Update: Downloading all archive.org metadata
Following up from my previous post.
I used the API at https://archive.org/developers/changes.html to enumerate all the item names in the archive. Currently there are over 256 million item names. However I went through a sample of them and noted the following:
- Many do not have the .torrent available because some of the files are locked due to copyright concerns, like their music collection. Ex: https://archive.org/details/lp_le-sonate-per-pianoforte-vol-1_carl-maria-von-weber-dino-ciani_0
- A lot of items have been removed from public access completely, and possibly deleted even on their storage backend. Ex: https://archive.org/details/0-5-1-0-hernan-hernandez
There are many, many items from the archive which have been removed. Much higher than I expected. If you have critical data, of course Internet Archive should never be your only backup.

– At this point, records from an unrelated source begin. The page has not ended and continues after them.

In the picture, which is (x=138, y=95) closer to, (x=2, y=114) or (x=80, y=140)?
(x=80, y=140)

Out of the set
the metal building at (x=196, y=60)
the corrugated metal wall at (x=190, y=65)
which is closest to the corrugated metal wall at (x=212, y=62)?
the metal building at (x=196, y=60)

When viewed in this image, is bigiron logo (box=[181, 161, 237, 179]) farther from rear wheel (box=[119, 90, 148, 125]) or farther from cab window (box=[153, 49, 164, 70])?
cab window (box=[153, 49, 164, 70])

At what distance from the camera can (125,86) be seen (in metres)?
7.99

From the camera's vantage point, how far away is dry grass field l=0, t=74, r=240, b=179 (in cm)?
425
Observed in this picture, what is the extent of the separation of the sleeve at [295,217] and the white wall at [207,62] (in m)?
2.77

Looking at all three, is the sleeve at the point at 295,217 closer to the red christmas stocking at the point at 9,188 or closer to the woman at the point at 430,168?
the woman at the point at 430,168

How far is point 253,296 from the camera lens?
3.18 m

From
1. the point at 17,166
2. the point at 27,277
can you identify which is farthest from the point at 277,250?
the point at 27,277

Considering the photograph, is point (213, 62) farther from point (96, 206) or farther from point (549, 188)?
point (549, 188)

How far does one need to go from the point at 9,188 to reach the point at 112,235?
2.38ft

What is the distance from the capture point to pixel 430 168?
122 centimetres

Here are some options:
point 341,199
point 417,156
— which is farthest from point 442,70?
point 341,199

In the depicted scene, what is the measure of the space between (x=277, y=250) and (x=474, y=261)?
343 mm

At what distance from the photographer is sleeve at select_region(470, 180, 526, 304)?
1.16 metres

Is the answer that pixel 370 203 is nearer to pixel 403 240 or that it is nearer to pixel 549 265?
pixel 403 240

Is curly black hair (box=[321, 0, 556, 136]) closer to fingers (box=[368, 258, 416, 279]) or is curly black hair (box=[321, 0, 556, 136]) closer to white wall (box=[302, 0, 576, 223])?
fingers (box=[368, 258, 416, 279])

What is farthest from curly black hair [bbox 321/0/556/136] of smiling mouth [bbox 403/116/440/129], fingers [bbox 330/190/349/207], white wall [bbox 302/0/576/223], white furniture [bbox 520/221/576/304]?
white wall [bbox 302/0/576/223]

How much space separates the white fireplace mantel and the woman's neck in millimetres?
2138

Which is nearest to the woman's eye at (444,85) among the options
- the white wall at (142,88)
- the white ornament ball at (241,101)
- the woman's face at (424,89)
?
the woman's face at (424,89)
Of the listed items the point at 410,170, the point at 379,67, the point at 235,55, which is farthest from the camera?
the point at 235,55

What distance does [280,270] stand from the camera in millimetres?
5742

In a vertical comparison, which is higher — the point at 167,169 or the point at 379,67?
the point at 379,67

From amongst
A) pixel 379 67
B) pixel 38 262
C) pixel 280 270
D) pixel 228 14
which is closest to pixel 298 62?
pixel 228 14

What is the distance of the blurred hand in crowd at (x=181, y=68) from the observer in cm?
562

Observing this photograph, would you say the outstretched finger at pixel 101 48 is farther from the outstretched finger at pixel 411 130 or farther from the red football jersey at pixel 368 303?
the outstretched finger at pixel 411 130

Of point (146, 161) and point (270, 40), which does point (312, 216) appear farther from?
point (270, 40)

I don't know the distribution of metadata and .torrent file sizes since i have not tried downloading them yet. It looks like it would require a lot of storage if there are many files or the content is huge (if only 50% of the items remain and the average .torrent + metadata is 20KB it would be over 2.5 TB to store). But on the other hand, the archive has a lot of random one off uploads that are not very big, so some metadata is 800 bytes and the torrent 3KB in those cases (only 640 GB to store if combined is 5 KB).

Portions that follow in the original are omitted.